▸ Testo da leggere:
La SECO, ancora una volta, ci racconta di “tassi di disoccupazione bassi” anche in Ticino.
Peccato che, come ben sappiamo, il tasso di disoccupazione della SECO è farlocco, in quanto
riferito solo alle persone iscritte agli Uffici regionali di collocamento. Ma un numero crescente di
senza lavoro non è iscritto agli URC, sicché il dato risulta sballato. C’è allora da chiedersi (domanda
retorica) per quale motivo ci si ostini ad utilizzarlo. Ma la risposta è ovvia: per abbellire la
situazione e nascondere gli effetti della devastante libera circolazione delle persone.
Intanto però il Ticino, anche in base alle statistiche taroccate della SECO, rimane il sesto Cantone
con il tasso di disoccupazione più alto.
Pertanto, la narrazione nel segno del “Tout va très bien, Madame la Marquise” non risponde alla
situazione del territorio cantonale. Gli indicatori in tal senso non mancano. Però vengono
silenziati.
Ad esempio: Lugano da ormai quasi 15 anni offre un servizio di promozione dell’occupazione, a
sostegno degli abitanti della città (LuganoNetwork). Da agosto 2020, esso comprende una nuova
iniziativa: Spazio lavoro e formazione. Agli utenti viene messo a disposizione materiale informativo
sui posti vacanti. I partecipanti sono inoltre aiutati nella redazione di un cv e di una lettera di
motivazione efficaci. Spazio lavoro propone anche dei momenti formativi per aiutare i candidati
nel loro percorso di ricerca di un impiego. Dalla sua apertura, questo servizio ha accolto circa 770
utenti. Ebbene: oltre i due terzi di loro non risultano iscritti alla disoccupazione, e quindi non
figurano nelle statistiche della SECO.
Altro dato di cui non si parla. Rispetto allo scorso anno, il numero dei posti di lavoro vacanti
annunciato a livello nazionale è drasticamente calato: -11’645 posti, che corrisponde ad una
contrazione di oltre il 20%. Sarebbe interessante sapere quali sono le regioni più colpite dal
fenomeno. C’è il “vago sospetto” che il Ticino sia tra queste, anche in considerazione delle recenti
chiusure aziendali!

▸ Blocco di dati:

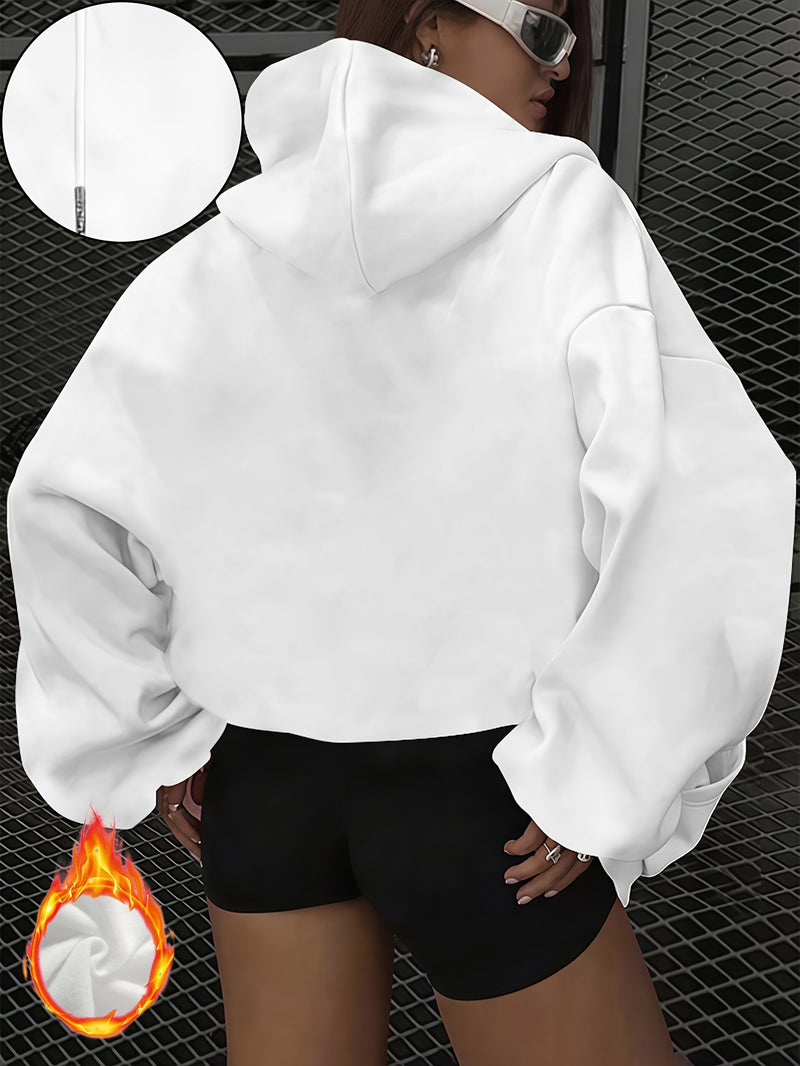 Women's Fashion Hoodie.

▸ Le consegne:
- 1) Quanti utenti ha accolto Spazio lavoro dalla sua apertura, secondo il testo sulla disoccupazione in Ticino?
- 2) Cita dal testo sulla disoccupazione in Ticino il brano che comincia con "Intanto però il" e prosegue fino a "silenziati.".
Le righe non hanno alcun legame con il testo.

▸ Soluzioni:
- 1) Circa 770 utenti.

- 2)
Intanto però il Ticino, anche in base alle statistiche taroccate della SECO, rimane il sesto Cantone
con il tasso di disoccupazione più alto.
Pertanto, la narrazione nel segno del “Tout va très bien, Madame la Marquise” non risponde alla
situazione del territorio cantonale. Gli indicatori in tal senso non mancano. Però vengono
silenziati.